Abstract 2613: Elevations in Serum Isoprostanes and Choline Correlate to 30 Day Outcomes in Patients with Acute Coronary Syndrome
Objectives: To evaluate the prognostic value of several biomarkers in patients with acute coronary syndrome (ACS) through evaluation of 30 day clinical outcomes. Background: Multiple biomarkers have emerged as potentially useful in risk stratification of ACS. Prior work has suggested the importance of serum troponin, C-reactive protein and choline levels on cardiovascular outcomes. The prognostic value of serum free F2-isoprostanes, a sensitive indicator of oxidative stress, has never been evaluated in ACS. Nonetheless, there is recent evidence that free F2-isoprostane dose correlate to coronary artery calcification.

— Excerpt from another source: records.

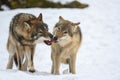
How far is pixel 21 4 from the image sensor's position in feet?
67.9

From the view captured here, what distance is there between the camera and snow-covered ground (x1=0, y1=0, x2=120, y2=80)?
47.2 ft

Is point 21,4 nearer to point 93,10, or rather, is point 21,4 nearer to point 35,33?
point 93,10

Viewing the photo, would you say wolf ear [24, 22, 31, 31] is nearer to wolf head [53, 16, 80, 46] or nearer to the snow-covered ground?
wolf head [53, 16, 80, 46]

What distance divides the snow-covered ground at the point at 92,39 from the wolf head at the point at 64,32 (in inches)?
39.6

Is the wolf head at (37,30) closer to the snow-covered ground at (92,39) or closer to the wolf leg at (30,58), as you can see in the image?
the wolf leg at (30,58)

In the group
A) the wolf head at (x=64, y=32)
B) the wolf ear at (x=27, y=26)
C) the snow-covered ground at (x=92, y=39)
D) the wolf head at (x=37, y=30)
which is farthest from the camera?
the snow-covered ground at (x=92, y=39)

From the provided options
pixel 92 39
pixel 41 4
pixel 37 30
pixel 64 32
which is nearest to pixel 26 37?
pixel 37 30

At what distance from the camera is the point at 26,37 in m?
10.2

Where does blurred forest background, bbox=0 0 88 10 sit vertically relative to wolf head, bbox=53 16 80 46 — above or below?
below

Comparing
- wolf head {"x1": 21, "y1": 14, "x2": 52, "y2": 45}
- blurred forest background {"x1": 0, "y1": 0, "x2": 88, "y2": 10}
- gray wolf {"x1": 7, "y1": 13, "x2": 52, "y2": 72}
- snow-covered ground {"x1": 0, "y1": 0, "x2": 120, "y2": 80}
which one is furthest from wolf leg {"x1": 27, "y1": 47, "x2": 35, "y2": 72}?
blurred forest background {"x1": 0, "y1": 0, "x2": 88, "y2": 10}

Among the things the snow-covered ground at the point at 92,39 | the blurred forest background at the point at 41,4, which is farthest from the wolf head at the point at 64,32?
the blurred forest background at the point at 41,4

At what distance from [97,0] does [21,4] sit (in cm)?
335

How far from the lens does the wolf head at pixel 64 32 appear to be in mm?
10709

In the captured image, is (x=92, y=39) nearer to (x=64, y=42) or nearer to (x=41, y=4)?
(x=41, y=4)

Methods: We evaluated patients presenting with ACS defined by symptoms suggestive of cardiac ischemia plus:
ECG changes (ST depression or transient elevation of at least 1 mm or T wave changes in at least 2 leads), or
positive troponin. Levels of serum troponin I and T, hsCRP, IL-6, choline and free F2-isoprostane were obtained.
Patients were treated according to current standard of care for patients with ACS. Patients were followed for 30 days (N=108) with determination of cardiovascular events defined as cardiac death, congestive heart failure and/or ventricular arrhythmias.
Results: There were 26 patients with a cardiac event. While isoprostane and choline predicted 30 day cardiac events, neither hsCRP nor IL-6 were predictive. To determine the value of choline and isoprostane levels in predicting 30 day cardiac events, receiver operator curves were performed. Using these curves, the optimal cut-off point of these markers was a serum isoprostane level of 124.5 pg/ml (r=0.82) and a serum choline level of 30.5 μmol/L (r=0.76). Thus, serum isoprostane levels > 124.5 pg/ml were 74% sensitive and 81% specific in predicting cardiac events in patients with ACS and serum choline levels > 30.5 μmol/L were 73% sensitive and 71% specific. Isoprostane and choline had a positive predictive value of 57% and 44%, respectively, and a negative predictive value of 90% and 89%, respectively.
Conclusions: Serum choline and isoprostane levels are predictors of cardiac events in ACS. A model that includes a battery of biomarkers including troponin, choline, and isoprostane may be useful in predicting patients at higher risk of future events in ACS.